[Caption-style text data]
------------------------------------------------
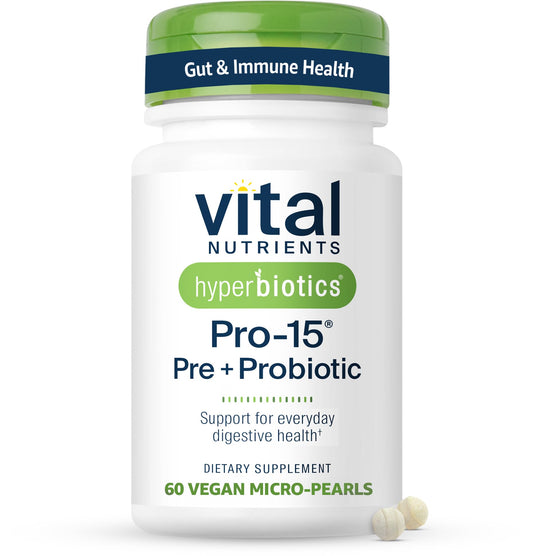 Hyperbiotics Vital Nutrients Pro-15 Probiotics & Prebiotics for Women & Men – 60 Time-Release Pearls, 15 Strains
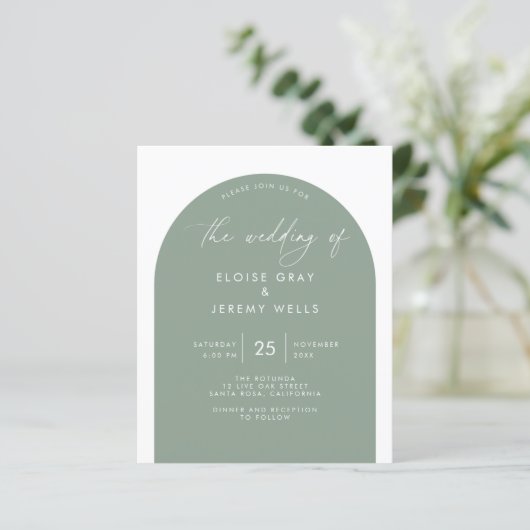 アーチ結婚式招待状 (スタンド正面)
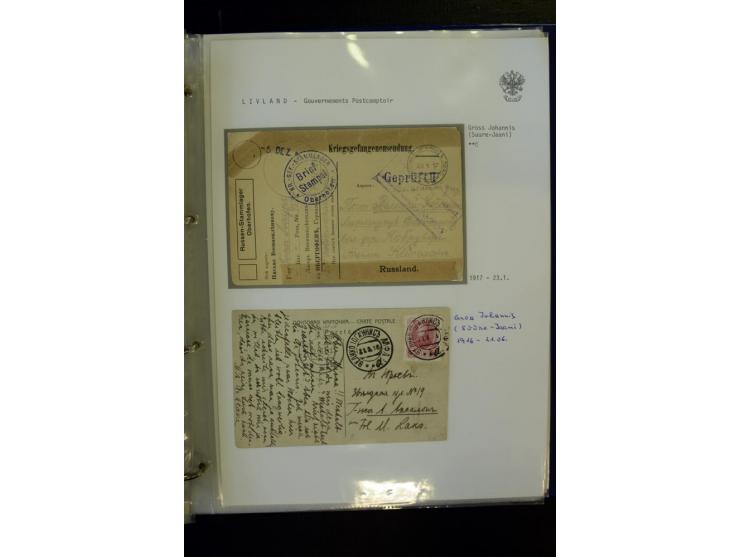BRÜCKENSTEMPEL LIVLAND: 1904/17, über 30 Briefe und Karten, dabei viele R-Briefe, außerdem Ansichtskarten und Zensuren, zwei 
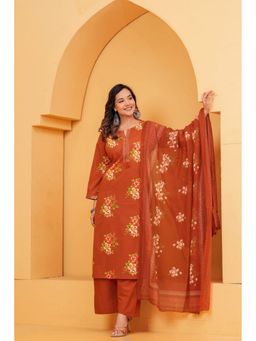 Meeranshi - Rust Kurta and Palazzo with Dupatta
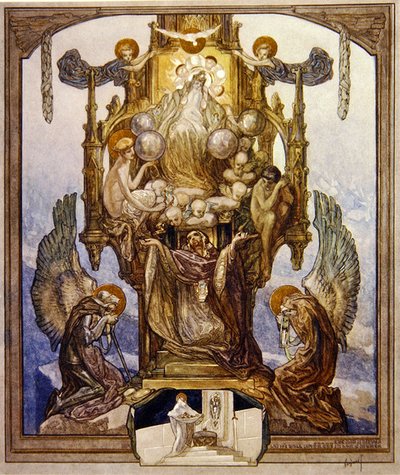 Illustrazione dalla Divina Commedia di Dante, Paradiso, Canto VIII da Franz von Bayros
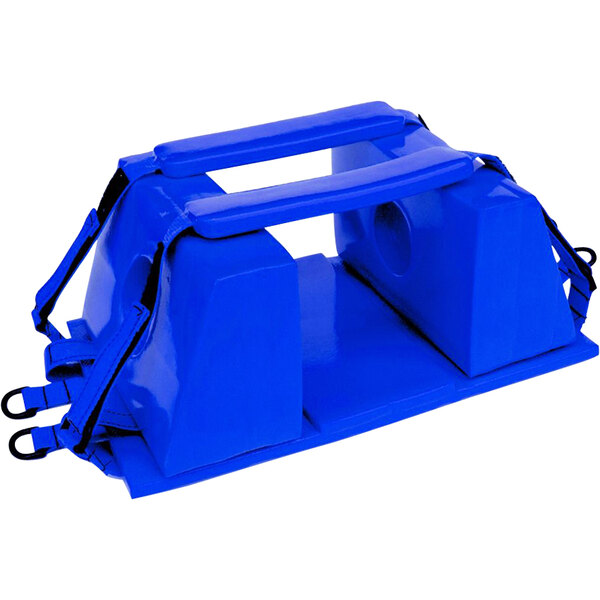 A blue plastic bag with straps.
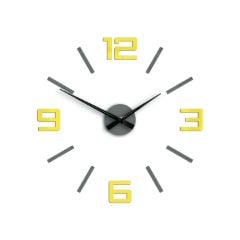 Moderné nástenné hodiny SILVER XL GREY-YELLOW greyyellow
------------------------------------------------
◆ PROBLEM TO WORK ON:
Word for word, give back each entry from above, but skip any picture.

◆ ANSWER AREA:
 Hyperbiotics Vital Nutrients Pro-15 Probiotics & Prebiotics for Women & Men – 60 Time-Release Pearls, 15 Strains
 アーチ結婚式招待状 (スタンド正面)
BRÜCKENSTEMPEL LIVLAND: 1904/17, über 30 Briefe und Karten, dabei viele R-Briefe, außerdem Ansichtskarten und Zensuren, zwei 
 Meeranshi - Rust Kurta and Palazzo with Dupatta
 Illustrazione dalla Divina Commedia di Dante, Paradiso, Canto VIII da Franz von Bayros
 A blue plastic bag with straps.
 Moderné nástenné hodiny SILVER XL GREY-YELLOW greyyellow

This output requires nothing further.